Bu süreçte en önemli motivasyon kaynağım “dünyada olmak”. İçinde yaşamamıza karşın sürekli unutmaya meyilli olduğumuz dünya… Dünyada olduğumuzu hissetmek için de doğaya çıkmak gerek. Doğayı gerçekten hissetmek gerek. Doğa deyince artık aklımıza maalesef gezinti yapılacak yerler geliyor. Ancak doğa bizim evimiz. Doğa, dünyada olmayı sağlayandır. Kısaca her şey doğanın bir parçasıdır. Ben de bu süreçte doğa ile iletişime geçmeye çalıştım. Onu gerçekten hissetmeye, dinlemeye çalıştım. “o” olmayı hayal ettim. Sonrası, üretmek için boşluk ve sessizlik…

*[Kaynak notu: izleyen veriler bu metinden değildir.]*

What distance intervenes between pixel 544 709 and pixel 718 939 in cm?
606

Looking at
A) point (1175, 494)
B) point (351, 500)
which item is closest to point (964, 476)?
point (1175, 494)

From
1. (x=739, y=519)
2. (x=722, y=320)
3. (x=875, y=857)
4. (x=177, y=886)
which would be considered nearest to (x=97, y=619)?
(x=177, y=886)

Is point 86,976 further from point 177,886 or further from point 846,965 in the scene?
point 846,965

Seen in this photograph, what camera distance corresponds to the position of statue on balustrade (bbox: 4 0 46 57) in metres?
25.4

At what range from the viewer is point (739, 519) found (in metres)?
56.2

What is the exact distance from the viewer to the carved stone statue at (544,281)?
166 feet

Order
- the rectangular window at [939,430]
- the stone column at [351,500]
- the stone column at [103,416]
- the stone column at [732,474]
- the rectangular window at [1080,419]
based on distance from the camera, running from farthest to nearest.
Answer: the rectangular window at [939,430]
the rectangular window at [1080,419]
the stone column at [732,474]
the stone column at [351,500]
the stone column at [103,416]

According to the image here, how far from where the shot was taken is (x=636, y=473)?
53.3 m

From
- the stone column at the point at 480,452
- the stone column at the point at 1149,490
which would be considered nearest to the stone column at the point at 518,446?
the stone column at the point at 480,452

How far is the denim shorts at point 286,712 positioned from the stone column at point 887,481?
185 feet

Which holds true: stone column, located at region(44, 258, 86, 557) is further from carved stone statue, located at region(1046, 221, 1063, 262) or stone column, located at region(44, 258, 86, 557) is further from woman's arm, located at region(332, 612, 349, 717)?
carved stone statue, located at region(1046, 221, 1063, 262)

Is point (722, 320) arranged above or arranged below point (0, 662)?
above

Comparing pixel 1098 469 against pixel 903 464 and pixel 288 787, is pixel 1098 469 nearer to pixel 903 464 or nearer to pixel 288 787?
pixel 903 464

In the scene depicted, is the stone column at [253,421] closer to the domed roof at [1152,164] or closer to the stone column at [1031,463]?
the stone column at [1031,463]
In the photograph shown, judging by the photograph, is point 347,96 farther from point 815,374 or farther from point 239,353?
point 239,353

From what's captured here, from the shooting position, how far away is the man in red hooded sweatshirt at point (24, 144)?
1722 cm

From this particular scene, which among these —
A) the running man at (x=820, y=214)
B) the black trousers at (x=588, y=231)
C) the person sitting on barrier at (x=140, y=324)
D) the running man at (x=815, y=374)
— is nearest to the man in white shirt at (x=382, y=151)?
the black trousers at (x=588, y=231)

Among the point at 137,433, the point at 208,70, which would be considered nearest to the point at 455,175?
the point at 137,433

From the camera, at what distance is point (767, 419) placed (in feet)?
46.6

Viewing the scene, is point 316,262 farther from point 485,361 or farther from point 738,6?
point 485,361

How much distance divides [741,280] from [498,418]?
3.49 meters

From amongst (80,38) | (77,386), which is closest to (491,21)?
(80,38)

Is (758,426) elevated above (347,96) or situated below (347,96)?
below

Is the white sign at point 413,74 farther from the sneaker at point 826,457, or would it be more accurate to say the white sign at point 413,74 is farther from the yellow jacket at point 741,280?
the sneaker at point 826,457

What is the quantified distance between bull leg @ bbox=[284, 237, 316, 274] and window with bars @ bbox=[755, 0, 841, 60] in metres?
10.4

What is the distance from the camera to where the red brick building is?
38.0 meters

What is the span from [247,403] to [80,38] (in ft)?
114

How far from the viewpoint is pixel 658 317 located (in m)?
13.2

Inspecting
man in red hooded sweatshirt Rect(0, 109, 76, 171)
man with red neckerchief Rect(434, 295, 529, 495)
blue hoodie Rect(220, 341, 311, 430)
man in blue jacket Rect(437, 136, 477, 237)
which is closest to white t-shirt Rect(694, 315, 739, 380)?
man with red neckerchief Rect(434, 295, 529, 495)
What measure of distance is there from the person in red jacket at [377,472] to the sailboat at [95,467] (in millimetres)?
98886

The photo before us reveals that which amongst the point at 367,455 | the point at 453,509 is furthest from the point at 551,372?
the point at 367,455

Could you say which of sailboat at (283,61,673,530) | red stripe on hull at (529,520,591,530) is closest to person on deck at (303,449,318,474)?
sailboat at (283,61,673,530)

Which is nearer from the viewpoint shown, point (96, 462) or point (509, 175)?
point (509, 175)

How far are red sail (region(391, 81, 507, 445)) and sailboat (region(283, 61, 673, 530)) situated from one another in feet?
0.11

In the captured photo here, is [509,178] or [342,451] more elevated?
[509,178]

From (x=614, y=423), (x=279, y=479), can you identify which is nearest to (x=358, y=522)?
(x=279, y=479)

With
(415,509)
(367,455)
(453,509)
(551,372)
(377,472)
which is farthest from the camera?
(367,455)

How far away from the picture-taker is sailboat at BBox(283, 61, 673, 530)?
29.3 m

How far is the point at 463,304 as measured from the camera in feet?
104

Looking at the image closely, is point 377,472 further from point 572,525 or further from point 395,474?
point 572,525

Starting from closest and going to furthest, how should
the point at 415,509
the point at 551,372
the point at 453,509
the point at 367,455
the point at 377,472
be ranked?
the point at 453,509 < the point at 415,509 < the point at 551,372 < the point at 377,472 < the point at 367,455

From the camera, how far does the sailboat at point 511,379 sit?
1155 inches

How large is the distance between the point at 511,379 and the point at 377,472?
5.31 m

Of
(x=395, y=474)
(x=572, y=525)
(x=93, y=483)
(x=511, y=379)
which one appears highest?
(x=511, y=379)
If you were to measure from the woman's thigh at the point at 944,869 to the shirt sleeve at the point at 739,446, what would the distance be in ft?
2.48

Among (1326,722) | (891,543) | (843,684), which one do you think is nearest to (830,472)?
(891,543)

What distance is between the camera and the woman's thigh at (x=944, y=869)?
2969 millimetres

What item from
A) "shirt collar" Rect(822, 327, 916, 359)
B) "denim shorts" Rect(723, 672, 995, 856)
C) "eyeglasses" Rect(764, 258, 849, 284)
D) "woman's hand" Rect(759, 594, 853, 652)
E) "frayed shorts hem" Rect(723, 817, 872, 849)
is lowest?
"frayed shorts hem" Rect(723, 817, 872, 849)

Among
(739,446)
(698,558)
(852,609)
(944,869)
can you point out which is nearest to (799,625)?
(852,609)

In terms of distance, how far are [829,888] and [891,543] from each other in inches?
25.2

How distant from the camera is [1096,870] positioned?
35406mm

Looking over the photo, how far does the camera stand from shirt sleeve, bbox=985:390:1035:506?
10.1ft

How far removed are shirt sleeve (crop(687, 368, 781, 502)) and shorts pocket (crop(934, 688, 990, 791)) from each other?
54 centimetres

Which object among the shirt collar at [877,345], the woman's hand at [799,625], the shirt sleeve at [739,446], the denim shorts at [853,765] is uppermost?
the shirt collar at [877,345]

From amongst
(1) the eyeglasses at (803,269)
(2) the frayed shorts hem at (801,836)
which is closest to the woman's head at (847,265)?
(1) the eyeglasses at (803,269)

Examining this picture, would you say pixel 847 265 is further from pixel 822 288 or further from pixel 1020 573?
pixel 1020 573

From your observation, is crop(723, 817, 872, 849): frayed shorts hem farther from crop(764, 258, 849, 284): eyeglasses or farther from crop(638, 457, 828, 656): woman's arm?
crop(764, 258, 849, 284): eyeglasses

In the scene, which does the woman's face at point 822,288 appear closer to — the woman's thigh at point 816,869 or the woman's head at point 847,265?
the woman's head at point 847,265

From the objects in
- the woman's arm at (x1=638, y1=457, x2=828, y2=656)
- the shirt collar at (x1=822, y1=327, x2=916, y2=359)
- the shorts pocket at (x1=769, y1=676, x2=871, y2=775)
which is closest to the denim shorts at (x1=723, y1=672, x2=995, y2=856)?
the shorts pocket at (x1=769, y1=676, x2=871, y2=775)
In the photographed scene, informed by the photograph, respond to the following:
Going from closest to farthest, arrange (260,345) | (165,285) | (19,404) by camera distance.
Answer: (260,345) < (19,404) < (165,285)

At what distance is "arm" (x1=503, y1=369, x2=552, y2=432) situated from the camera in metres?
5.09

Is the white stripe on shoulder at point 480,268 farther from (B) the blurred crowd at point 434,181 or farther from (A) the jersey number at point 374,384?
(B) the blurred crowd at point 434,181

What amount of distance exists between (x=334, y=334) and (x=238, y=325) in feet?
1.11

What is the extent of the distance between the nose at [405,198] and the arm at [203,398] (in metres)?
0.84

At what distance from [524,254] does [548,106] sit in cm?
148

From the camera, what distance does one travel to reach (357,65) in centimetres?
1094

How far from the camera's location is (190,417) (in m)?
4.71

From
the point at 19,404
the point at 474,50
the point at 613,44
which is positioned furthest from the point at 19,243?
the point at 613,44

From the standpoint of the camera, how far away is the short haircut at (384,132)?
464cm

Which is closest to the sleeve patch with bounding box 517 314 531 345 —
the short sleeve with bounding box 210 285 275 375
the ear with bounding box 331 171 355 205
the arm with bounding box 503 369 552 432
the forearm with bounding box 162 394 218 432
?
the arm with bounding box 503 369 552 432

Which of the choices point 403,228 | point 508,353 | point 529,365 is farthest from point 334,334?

Az önce de ifade ettiğim gibi resim yapamadığım dönemlerde kendimi kötü hissediyorum ama bu dönemlerin geçici olduğunu da biliyorum. Bazen kısa bir mola vermek gerekebiliyor. Çünkü yeni fikirler daima bu süreçlerin ardından geliyor aklıma. Bu zamanları zihnimde yapacağım resimleri tasarlamakla geçiriyorum, hayal kuruyorum.
Eminim eserlerinizle çok yoğun bir ilişki kuruyorsunuzdur, ancak hayatınızı idame ettirmek ve sanat üretimine devam etmek için de onları satmanız gerekiyor. Bu bir paradoks oluşturuyor mu?
Başlarda garip hissettiriyordu. Resmimden ayrılacağım için üzgündüm ama bir yandan da birilerinin ona değer vermesi ve onu hayatına almak istemesi de hoşuma gidiyordu. Özellikle bazı resimlerimi satarken çok zorlandığım olmuştur. Ama sonra bu yolla birçok kişiye ulaştığını görünce bu üzüntüm hafifledi ve fark ettim ki aslında bir resmi satsanız bile o resim hep sizin ve sizinle kalıyor. Bazen uzaklaşmak iyi bile geliyor. Çünkü yenilerini hatta daha iyilerini yapmak için size alan açıyor.
Gelecek projelerinizden bahseder misiz?
Sergi projeleri elbette hep var. Mevcut sergimi hazırlarken de gelecek sergilerimin konularına kafa yoruyorum. Tabi ki süreç içinde çok değişiyor bu düşünceler ama bir çıkış noktasının olması önemli. Yaklaşık iki yıldır resmin yanı sıra seramik heykeller de yapıyorum. Dolayısıyla, bu serginin ardından biraz da seramiğe yoğunlaşıp, ilerleyen zamanda belki bir heykel sergisi yapabilirim.
YARIN SON GÜN
Rugül Serbest’in, Mumhane Cad. No:50, Kat-1, Karaköy, İstanbul adresindeki Mixer ana galeri mekanında gerçekleşecek ilk kişisel sergisi Kendimin Ormanında, 8 Ocak tarihine kadar izlenebilir.